Retype the data from the line holding "Examining the scene here, from the choices" through the end of the data, inclusive, reproducing each line verbatim.

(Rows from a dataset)
######
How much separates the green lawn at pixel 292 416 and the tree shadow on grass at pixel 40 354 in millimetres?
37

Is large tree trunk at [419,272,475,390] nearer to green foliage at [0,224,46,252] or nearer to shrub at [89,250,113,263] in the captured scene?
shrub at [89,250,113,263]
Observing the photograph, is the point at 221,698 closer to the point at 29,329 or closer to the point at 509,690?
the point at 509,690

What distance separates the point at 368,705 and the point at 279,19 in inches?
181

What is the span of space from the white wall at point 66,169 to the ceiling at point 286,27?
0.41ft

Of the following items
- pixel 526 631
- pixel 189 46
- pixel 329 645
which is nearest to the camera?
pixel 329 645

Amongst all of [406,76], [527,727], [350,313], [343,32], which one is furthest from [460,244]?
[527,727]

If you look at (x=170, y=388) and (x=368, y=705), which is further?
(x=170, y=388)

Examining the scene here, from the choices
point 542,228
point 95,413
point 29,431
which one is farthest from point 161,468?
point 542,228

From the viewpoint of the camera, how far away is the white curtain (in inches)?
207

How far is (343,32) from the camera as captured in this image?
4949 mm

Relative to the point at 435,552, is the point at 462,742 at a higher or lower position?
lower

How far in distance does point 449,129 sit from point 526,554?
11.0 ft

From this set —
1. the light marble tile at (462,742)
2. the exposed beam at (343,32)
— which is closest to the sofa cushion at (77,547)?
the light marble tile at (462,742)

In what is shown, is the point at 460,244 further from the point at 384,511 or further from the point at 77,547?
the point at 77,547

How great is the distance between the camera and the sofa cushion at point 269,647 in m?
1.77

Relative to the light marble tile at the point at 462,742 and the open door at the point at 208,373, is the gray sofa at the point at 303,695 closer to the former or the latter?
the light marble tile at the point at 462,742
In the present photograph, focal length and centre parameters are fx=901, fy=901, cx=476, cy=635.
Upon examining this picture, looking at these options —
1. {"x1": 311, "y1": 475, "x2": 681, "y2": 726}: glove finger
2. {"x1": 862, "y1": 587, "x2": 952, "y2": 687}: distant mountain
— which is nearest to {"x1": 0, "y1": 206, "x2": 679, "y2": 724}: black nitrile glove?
######
* **Written solution**
Examining the scene here, from the choices
point 542,228
point 95,413
point 29,431
which one is farthest from point 161,468?
point 542,228

From the viewpoint of the camera, how far away is the white curtain (in inches)?
207

How far is (343,32) from the camera as captured in this image?
4949 mm

Relative to the point at 435,552, is the point at 462,742 at a higher or lower position?
lower

How far in distance does point 449,129 sit from point 526,554?
11.0 ft

From this set —
1. the light marble tile at (462,742)
2. the exposed beam at (343,32)
— which is closest to the sofa cushion at (77,547)?
the light marble tile at (462,742)

In what is shown, is the point at 460,244 further from the point at 384,511 or further from the point at 77,547?
the point at 77,547

How great is the distance between the camera and the sofa cushion at point 269,647 in m?
1.77

Relative to the light marble tile at the point at 462,742 and the open door at the point at 208,373, is the gray sofa at the point at 303,695 closer to the former or the latter?
the light marble tile at the point at 462,742
In the present photograph, focal length and centre parameters are fx=901, fy=901, cx=476, cy=635.
Upon examining this picture, looking at these options —
1. {"x1": 311, "y1": 475, "x2": 681, "y2": 726}: glove finger
2. {"x1": 862, "y1": 587, "x2": 952, "y2": 687}: distant mountain
— which is nearest to {"x1": 0, "y1": 206, "x2": 679, "y2": 724}: black nitrile glove?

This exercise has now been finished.